While A Hijacking, a thriller about a group of Somalian pirates who want millions of dollars in order to release a Danish cargo ship, isn't based on a true story, it certainly could have been. It mirrors reality so closely that it could practically pass a documentary. The film thrives on the tension that emerges as the higher-ups in the Danish company that owns the boat enter negotiations with the thugs.
After the boat is hijacked, company CEO Peter Ludvigsen (Søren Malling) decides to take matters into his own hands and negotiate with the pirate leader Omar (Abdihakin Asgar). A real prick, Omar regularly maintains, "I'm not a pirate," even though he's the one who tells Peter the pirates want $15 million for the return of the freighter and crew. Peter counters with an offer of $500,000. Negotiations drag on for two months and conditions on the boat get worse as the crew, sequestered to a small space, isn't even permitted to use the ship's toilet. The pirates slowly kill off the crew members, leaving only the cook Mikkel (Pilou Asbæk) and a handful of others.

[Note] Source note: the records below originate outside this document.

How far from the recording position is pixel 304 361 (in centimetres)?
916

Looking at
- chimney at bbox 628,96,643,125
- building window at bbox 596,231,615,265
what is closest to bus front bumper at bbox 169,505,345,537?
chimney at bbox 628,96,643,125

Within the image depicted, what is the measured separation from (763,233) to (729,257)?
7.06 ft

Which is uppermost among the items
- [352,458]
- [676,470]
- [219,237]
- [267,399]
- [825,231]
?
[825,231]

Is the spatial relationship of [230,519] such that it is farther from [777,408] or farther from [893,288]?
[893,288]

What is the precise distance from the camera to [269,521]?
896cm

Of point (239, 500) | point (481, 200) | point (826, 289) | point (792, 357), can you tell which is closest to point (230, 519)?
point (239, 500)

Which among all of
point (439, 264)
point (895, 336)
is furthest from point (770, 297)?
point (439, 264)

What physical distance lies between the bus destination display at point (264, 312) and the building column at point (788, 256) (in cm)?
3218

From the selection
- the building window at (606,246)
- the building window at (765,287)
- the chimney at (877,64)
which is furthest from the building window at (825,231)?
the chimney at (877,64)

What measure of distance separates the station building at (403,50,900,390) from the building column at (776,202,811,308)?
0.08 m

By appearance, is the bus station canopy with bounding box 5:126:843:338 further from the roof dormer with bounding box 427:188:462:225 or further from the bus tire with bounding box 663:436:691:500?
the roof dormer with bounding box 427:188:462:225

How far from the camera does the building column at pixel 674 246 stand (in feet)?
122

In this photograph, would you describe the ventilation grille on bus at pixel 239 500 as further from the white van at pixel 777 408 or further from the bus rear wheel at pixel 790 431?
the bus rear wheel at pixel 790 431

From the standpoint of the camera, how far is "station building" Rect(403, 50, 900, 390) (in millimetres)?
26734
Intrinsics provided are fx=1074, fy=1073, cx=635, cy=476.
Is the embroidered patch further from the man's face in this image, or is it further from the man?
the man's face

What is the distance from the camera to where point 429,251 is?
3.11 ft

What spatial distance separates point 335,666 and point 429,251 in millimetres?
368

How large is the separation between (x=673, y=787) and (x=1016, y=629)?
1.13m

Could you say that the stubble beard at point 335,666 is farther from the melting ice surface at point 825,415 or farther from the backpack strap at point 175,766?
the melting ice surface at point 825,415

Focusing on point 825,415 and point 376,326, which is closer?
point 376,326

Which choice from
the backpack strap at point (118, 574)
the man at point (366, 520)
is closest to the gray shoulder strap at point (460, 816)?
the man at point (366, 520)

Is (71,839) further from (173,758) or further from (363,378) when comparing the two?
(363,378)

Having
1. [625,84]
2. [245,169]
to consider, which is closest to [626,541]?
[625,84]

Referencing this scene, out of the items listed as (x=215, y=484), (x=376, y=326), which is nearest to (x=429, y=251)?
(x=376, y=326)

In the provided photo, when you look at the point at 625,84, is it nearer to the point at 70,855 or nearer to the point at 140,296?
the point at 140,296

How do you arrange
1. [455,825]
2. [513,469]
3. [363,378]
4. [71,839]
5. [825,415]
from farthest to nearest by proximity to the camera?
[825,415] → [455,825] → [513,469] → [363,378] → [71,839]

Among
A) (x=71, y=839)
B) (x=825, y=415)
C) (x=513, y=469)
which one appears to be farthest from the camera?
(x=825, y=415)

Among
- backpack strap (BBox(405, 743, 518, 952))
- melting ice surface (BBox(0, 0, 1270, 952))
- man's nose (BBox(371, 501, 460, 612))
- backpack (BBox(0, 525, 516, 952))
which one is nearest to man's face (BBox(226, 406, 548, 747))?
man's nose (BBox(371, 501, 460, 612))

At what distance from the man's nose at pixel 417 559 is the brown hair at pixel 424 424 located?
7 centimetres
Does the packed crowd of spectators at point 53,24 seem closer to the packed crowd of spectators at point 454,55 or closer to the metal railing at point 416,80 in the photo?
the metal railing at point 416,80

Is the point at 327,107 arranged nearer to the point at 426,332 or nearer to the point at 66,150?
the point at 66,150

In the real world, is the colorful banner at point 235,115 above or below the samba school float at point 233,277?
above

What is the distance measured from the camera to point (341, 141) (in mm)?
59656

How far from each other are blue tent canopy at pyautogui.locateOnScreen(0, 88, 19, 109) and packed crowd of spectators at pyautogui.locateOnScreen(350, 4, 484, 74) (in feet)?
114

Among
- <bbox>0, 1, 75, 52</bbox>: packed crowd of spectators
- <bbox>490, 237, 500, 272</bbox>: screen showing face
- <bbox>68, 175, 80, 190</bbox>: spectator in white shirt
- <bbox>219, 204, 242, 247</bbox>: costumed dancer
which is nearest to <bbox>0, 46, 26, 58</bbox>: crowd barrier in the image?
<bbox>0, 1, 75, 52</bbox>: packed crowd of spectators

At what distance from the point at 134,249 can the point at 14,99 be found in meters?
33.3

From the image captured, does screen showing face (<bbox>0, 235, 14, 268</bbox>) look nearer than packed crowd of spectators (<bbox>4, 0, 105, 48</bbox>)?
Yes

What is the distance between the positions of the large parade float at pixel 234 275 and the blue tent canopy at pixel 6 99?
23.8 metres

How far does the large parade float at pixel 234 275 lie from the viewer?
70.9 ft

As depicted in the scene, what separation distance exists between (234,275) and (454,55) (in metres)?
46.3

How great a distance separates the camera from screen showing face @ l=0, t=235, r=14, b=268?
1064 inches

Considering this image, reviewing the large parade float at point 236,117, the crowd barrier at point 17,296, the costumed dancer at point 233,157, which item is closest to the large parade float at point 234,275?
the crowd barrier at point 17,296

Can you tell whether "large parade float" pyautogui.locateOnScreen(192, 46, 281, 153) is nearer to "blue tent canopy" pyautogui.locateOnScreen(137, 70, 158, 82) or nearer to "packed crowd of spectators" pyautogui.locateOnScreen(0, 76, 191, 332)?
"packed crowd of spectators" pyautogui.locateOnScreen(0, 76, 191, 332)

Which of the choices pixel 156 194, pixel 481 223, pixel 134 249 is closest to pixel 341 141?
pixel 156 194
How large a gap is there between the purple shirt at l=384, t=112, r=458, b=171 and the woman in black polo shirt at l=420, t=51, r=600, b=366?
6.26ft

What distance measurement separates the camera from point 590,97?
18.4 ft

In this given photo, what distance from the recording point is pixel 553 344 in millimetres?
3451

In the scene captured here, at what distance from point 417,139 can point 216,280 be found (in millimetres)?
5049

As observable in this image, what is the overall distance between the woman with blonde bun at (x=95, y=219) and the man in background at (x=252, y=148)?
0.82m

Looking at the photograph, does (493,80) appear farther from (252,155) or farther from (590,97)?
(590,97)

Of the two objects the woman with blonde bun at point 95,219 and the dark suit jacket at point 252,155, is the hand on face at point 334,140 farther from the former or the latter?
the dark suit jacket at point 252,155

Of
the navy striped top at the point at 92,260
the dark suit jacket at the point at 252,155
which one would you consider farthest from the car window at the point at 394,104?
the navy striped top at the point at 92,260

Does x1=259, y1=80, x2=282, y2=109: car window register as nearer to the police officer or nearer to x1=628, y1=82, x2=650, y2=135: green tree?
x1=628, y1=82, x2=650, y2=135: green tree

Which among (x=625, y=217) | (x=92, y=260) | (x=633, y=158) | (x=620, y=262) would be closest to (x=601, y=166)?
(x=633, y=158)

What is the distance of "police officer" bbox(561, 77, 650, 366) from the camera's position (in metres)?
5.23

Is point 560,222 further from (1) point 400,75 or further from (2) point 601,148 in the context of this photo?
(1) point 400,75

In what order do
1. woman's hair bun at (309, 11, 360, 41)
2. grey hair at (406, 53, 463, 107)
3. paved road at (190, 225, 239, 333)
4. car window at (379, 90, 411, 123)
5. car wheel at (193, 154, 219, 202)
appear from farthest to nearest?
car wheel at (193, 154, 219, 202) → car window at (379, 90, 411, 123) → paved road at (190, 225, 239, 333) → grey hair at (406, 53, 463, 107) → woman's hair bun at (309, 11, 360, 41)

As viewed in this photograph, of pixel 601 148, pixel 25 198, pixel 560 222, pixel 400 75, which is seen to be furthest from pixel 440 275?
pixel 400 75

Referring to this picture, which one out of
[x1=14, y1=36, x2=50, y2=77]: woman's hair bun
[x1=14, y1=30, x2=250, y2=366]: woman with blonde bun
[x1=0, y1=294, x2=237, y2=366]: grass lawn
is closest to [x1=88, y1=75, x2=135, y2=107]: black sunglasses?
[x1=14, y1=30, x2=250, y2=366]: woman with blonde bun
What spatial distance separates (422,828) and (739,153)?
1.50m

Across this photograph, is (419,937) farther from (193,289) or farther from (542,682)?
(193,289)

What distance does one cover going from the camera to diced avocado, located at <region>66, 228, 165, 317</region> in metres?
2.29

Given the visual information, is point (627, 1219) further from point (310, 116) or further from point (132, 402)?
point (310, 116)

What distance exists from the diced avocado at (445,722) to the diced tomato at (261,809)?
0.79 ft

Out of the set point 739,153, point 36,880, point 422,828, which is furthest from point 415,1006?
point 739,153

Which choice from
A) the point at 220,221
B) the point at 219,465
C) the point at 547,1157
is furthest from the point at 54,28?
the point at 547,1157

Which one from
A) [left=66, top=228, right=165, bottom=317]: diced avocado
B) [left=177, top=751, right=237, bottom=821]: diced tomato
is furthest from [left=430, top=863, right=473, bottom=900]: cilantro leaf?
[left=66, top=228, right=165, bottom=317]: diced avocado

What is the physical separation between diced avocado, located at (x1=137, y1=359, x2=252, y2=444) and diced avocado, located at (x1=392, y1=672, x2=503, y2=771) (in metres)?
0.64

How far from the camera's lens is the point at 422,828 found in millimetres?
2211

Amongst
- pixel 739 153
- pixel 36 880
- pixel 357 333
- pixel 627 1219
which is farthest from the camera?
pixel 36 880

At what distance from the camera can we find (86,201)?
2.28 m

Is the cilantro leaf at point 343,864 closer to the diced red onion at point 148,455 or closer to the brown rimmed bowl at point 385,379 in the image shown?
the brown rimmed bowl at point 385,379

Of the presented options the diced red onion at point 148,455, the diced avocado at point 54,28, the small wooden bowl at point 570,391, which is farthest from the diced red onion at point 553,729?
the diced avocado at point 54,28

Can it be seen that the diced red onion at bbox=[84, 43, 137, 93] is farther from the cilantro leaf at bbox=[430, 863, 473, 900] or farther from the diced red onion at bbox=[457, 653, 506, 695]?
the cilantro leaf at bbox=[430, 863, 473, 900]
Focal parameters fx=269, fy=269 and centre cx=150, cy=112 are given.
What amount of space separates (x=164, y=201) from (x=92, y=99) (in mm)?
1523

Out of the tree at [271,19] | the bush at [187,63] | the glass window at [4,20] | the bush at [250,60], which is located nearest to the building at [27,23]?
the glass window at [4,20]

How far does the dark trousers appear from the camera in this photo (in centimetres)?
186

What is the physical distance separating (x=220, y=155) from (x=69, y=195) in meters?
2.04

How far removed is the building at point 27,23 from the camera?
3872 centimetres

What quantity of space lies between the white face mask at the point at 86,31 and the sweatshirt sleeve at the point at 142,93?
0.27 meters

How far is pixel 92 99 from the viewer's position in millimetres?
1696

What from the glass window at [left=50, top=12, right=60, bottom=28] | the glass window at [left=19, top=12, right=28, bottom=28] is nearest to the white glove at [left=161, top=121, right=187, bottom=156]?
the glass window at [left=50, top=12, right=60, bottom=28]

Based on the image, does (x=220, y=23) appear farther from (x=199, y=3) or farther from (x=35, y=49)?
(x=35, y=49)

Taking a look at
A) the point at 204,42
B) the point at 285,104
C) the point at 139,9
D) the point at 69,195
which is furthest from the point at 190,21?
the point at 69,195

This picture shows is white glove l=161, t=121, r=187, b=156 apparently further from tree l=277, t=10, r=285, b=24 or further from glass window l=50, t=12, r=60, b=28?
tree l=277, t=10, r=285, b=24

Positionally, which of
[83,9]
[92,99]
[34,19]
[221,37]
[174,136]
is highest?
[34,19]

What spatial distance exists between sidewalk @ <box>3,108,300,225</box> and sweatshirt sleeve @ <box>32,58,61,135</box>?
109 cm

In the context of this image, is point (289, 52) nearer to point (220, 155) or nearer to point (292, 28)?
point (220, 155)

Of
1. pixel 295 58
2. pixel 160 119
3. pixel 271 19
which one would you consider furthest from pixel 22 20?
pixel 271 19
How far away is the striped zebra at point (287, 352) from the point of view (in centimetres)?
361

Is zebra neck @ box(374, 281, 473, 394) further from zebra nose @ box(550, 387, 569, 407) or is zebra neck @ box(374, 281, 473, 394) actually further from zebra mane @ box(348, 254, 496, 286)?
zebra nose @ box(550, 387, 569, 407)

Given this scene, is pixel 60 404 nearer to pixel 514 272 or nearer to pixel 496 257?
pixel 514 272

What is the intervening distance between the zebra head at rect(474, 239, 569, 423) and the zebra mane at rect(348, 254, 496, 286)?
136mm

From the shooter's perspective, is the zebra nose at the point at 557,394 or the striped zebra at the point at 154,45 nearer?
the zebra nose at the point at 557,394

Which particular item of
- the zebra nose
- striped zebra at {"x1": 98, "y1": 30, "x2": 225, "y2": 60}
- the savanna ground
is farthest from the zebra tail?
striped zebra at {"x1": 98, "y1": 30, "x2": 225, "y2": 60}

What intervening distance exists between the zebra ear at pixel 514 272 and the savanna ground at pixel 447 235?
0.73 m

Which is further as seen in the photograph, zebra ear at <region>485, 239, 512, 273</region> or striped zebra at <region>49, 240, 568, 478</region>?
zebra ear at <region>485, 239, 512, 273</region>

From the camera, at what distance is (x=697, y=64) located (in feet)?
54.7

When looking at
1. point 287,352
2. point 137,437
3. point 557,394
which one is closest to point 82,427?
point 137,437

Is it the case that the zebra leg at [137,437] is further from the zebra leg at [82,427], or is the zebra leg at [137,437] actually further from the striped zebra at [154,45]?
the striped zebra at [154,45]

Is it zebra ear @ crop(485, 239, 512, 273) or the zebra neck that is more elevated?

Writer-director Tobias Lindholm successfully contrasts the chaos on the ship with the austere company headquarters where shareholders in suits try to figure out how they retrieve their ship without breaking the bank. The negotiations, which take place via phone and fax, are nerve-wracking and tedious as nothing's glamorized in this fine film. The movie opens on Friday at the Capitol Theatre.